TEXT FOR ANALYSIS –
Public sector Oil Marketing Companies (OMCs) have slashed the price of 19 kg commercial LPG gas cylinders by ₹158, according to the sources. The new prices will be effective from today. In Delhi, the retail price of the 19 kg commercial LPG cylinder will be ₹1,522. 

On August 29, the price of domestic LPG was reduced by ₹200 by the Centre, which Prime Minister Narendra Modi termed a “Raksha Bandhan gift” to the sisters of the country. Monthly revisions for both commercial and domestic LPG (liquefied petroleum gas) cylinders occur on the first day of each month, with the new rates becoming effective from September 1.

Earlier in August, the prices of commercial LPG cylinders were slashed by ₹99.75 by the OMCs. In July, the prices of commercial LPG gas cylinders were increased by ₹7 each.

Before this hike, there had been two consecutive price cuts for commercial LPG cylinders in May and June. While in May OMCs reduced the price of a commercial LPG cylinder by ₹172, in June it was reduced by ₹83.

In April, too, their prices were reduced by ₹91.50 per unit.

Petroleum and oil marketing companies had on March 1 this year hiked the prices of commercial LPG cylinders by ₹350.50 per unit and domestic LPG cylinders by ₹50 per unit.

RECORDS SUPPLIED –

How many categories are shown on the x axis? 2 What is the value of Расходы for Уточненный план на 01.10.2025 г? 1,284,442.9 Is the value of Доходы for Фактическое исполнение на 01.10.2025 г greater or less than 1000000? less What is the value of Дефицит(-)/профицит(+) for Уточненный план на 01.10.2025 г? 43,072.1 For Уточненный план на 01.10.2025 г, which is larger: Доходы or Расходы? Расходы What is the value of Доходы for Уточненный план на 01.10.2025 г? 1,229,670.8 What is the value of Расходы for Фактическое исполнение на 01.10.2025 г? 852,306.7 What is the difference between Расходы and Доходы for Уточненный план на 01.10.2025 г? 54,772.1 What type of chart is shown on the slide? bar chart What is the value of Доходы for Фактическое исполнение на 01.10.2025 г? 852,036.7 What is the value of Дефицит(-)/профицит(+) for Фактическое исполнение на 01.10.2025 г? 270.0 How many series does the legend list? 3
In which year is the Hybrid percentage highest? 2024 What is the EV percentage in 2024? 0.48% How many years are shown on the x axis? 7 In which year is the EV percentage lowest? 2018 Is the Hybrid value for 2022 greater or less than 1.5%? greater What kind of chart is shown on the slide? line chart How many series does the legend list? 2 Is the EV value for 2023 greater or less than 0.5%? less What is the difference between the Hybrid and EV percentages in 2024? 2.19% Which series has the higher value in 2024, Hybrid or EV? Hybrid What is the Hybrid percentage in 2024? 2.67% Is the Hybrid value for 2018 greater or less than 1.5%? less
--
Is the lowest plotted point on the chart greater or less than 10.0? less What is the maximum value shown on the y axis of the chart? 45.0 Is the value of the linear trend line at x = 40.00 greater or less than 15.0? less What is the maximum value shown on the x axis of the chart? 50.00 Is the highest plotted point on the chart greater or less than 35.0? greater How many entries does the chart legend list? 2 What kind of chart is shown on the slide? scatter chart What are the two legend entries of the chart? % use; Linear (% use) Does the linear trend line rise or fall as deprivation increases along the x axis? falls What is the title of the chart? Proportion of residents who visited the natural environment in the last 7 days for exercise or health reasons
--
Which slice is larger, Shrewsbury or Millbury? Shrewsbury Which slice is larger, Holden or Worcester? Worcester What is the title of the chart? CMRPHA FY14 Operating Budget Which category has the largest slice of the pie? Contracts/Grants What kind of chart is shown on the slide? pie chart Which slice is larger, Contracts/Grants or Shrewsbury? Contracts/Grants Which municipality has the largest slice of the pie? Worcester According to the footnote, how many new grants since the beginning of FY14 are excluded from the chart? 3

ACTIVITY A –
Answer these questions using the text on LPG cylinder prices.
(i) By how much have the OMCs cut the price of 19 kg commercial LPG cylinders?
(ii) How did the price of commercial LPG cylinders change in July?
(iii) By how much were domestic LPG cylinder prices raised on March 1?
ACTIVITY B – Reproduce the part of the text on LPG cylinder prices that begins with "Petroleum and oil" and continues through "by ₹50 per unit.".

EXERCISE RESPONSE A –
(i) ₹158
(ii) It was increased by ₹7 per cylinder.
(iii) ₹50 per unit

EXERCISE RESPONSE B –
Petroleum and oil marketing companies had on March 1 this year hiked the prices of commercial LPG cylinders by ₹350.50 per unit and domestic LPG cylinders by ₹50 per unit.